Am I saving too much? This question might sound counter-intuitive – how could anyone be saving too much? But if you’re going into debt to fund your lifestyle and you’ve already cut back wherever possible, then it’s time to look at how much money you’re funneling into your 401(k). While it always makes sense to take advantage of matching programs from your employer, it doesn’t make sense to save additional pre-tax dollars at the expense of a hefty credit card bill that comes with a 10 percent or higher interest rate.
Is my relationship hurting my bank account? Even if you’re on top of your own finances, your bank account won’t reflect it unless your significant other is also on board. If you share credit, in the form of credit cards, auto loans, or a mortgage, then any late payment from your partner can also ding your own credit report. Marriage can intertwine your financial lives even further. Before tying the knot, be sure to review each other’s credit histories, talk about whether you prefer joint or separate accounts, and make sure you are familiar with each other’s long term financial goals. Couples also often get tripped up when it comes to handling money requests from needy family members. Make sure you’re on the same page to prevent tension later.

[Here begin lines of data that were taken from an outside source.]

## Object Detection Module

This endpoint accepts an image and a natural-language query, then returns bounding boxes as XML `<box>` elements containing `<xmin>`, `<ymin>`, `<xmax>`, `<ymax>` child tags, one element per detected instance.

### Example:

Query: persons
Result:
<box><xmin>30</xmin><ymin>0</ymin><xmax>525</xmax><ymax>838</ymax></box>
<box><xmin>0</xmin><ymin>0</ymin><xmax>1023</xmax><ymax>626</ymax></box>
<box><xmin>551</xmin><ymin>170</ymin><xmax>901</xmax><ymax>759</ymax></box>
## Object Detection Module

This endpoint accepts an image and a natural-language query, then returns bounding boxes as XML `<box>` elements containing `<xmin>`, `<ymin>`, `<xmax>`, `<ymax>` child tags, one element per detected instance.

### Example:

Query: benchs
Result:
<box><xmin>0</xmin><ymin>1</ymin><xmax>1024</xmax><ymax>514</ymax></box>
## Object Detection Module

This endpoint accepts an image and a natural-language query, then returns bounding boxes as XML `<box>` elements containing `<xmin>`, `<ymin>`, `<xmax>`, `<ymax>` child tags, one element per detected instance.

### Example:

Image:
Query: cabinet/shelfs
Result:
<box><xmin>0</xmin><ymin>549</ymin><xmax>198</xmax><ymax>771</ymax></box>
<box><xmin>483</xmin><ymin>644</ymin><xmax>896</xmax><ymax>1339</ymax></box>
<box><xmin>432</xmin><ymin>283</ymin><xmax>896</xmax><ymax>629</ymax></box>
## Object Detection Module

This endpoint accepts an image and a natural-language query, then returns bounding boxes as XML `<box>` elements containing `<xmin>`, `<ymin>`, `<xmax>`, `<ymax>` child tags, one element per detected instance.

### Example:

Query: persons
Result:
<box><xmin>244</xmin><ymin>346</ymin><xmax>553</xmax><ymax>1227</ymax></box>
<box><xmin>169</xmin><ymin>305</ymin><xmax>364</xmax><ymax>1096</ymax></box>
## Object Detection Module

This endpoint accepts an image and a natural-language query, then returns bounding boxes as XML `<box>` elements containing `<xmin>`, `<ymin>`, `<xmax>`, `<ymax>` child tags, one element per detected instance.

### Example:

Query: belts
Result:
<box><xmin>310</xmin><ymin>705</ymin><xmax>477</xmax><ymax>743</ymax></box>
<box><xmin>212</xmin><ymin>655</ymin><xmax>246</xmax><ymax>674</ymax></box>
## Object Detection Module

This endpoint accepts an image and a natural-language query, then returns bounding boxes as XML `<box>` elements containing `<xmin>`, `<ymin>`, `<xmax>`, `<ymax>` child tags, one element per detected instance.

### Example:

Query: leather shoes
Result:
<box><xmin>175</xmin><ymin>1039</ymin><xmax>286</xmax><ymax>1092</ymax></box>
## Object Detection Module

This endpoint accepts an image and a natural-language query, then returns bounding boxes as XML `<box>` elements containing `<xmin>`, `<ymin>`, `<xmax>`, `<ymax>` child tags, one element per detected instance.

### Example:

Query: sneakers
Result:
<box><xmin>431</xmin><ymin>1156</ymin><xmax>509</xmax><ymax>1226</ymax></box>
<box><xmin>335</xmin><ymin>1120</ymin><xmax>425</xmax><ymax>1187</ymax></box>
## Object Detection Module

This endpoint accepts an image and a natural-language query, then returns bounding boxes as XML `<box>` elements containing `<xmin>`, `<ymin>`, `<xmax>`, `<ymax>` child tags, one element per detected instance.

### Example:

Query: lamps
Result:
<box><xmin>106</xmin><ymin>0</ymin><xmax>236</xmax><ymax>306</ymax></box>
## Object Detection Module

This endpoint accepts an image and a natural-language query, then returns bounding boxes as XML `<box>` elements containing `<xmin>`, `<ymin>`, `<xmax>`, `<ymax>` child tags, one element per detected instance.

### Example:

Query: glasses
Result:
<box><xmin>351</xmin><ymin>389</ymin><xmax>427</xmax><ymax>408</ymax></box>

[See 6 Money Talks to Have Before You Marry]
Are the big items dragging me down? According to Elisabeth Leamy, Good Morning America’s consumer correspondent and author of Save Big: Cut Your Top 5 Costs and Save Thousands!, it’s the big items, not the small ones, that hurt people’s finances the most. She suggests focusing on minimizing your mortgage, car, health, debt, and grocery payments. Buying a used car instead of a new one, for example, can save drivers tens of thousands of dollars. Plus, she says, since “cars these days are really well built, the risk is lower than it used to be.”
Am I wasting money by carrying debt? If you’re paying down a $10,000 credit card bill with a 15 percent interest rate, then you’re paying about $1,500 a year to carry that debt. If you’re paying off a $10,000 car loan at 6 percent, then you’re wasting $600 a year on interest. If you can find the extra cash, consider paying off those loans so you can stop throwing money away on debt payments.